(Short text fragments from websites)
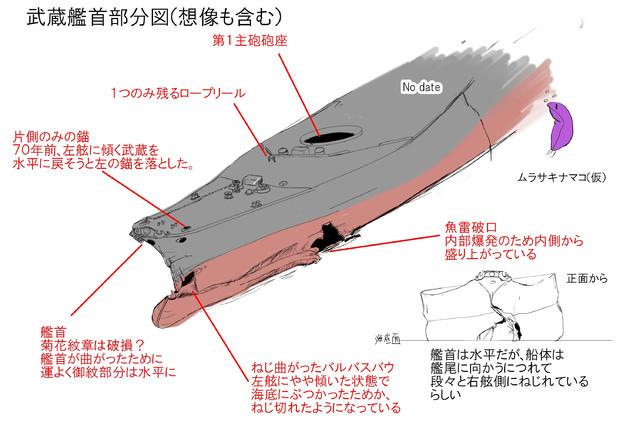 武蔵 (戦艦)の画像 p1_26
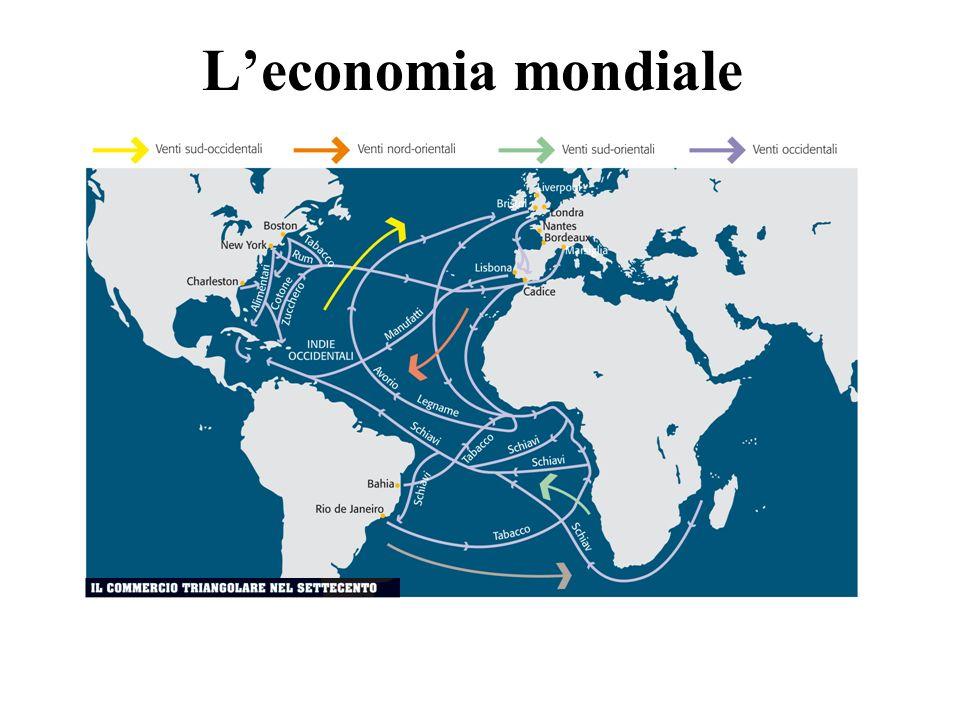 Le aree delleconomia mondiale Nel mondo si distinguono i paesi più sviluppati nelle regioni del Nord e paesi meno sviluppati nelle regioni Sud.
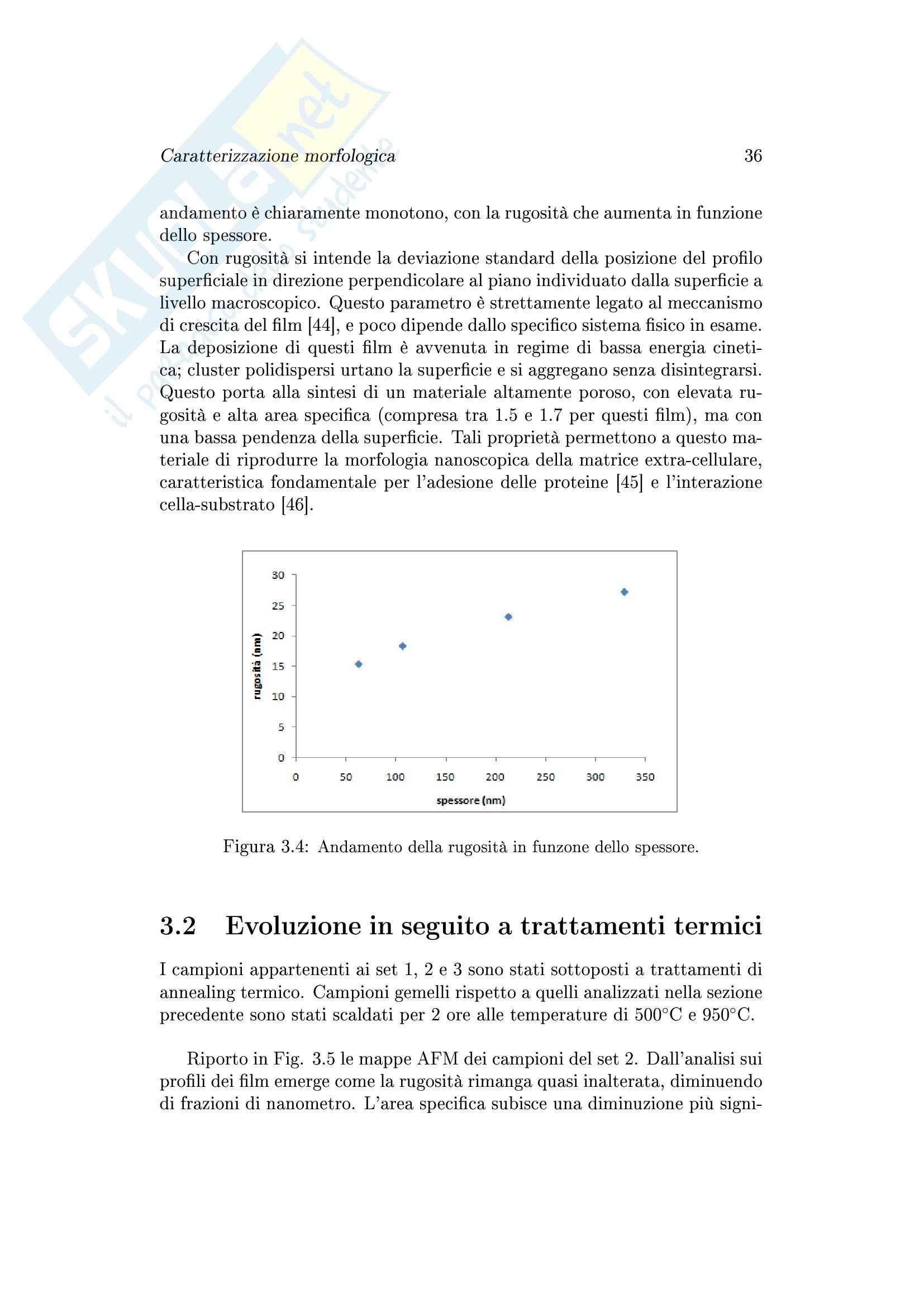 Tesi - Sintesi e caratterizzazione di film nanostrutturati di zirconia cubica prodotti mediante deposizione di cluster in fascio supersonico Pag. 36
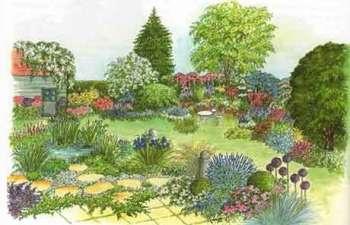 Ланшафтный дизайн сада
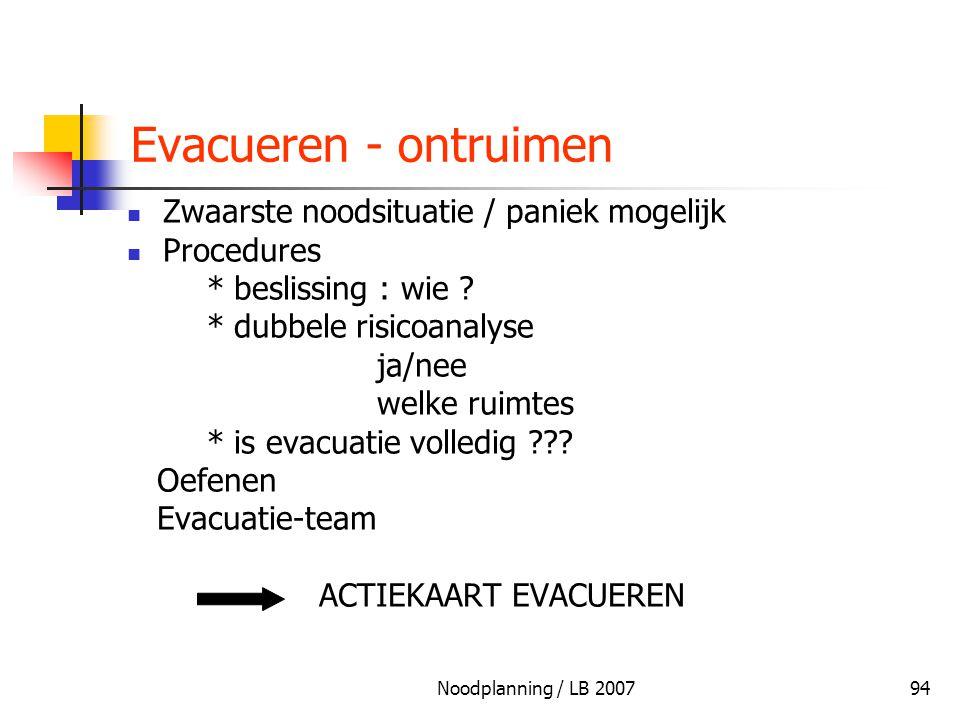 Evacueren - ontruimen Zwaarste noodsituatie / paniek mogelijk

■ PROBLEM REQUIREMENTS ■
Please set down the records exactly, and keep every image out of the copy.

■ RESULT OF THIS EXERCISE ■
 武蔵 (戦艦)の画像 p1_26
 Le aree delleconomia mondiale Nel mondo si distinguono i paesi più sviluppati nelle regioni del Nord e paesi meno sviluppati nelle regioni Sud.
 Tesi - Sintesi e caratterizzazione di film nanostrutturati di zirconia cubica prodotti mediante deposizione di cluster in fascio supersonico Pag. 36
 Ланшафтный дизайн сада
 Evacueren - ontruimen Zwaarste noodsituatie / paniek mogelijk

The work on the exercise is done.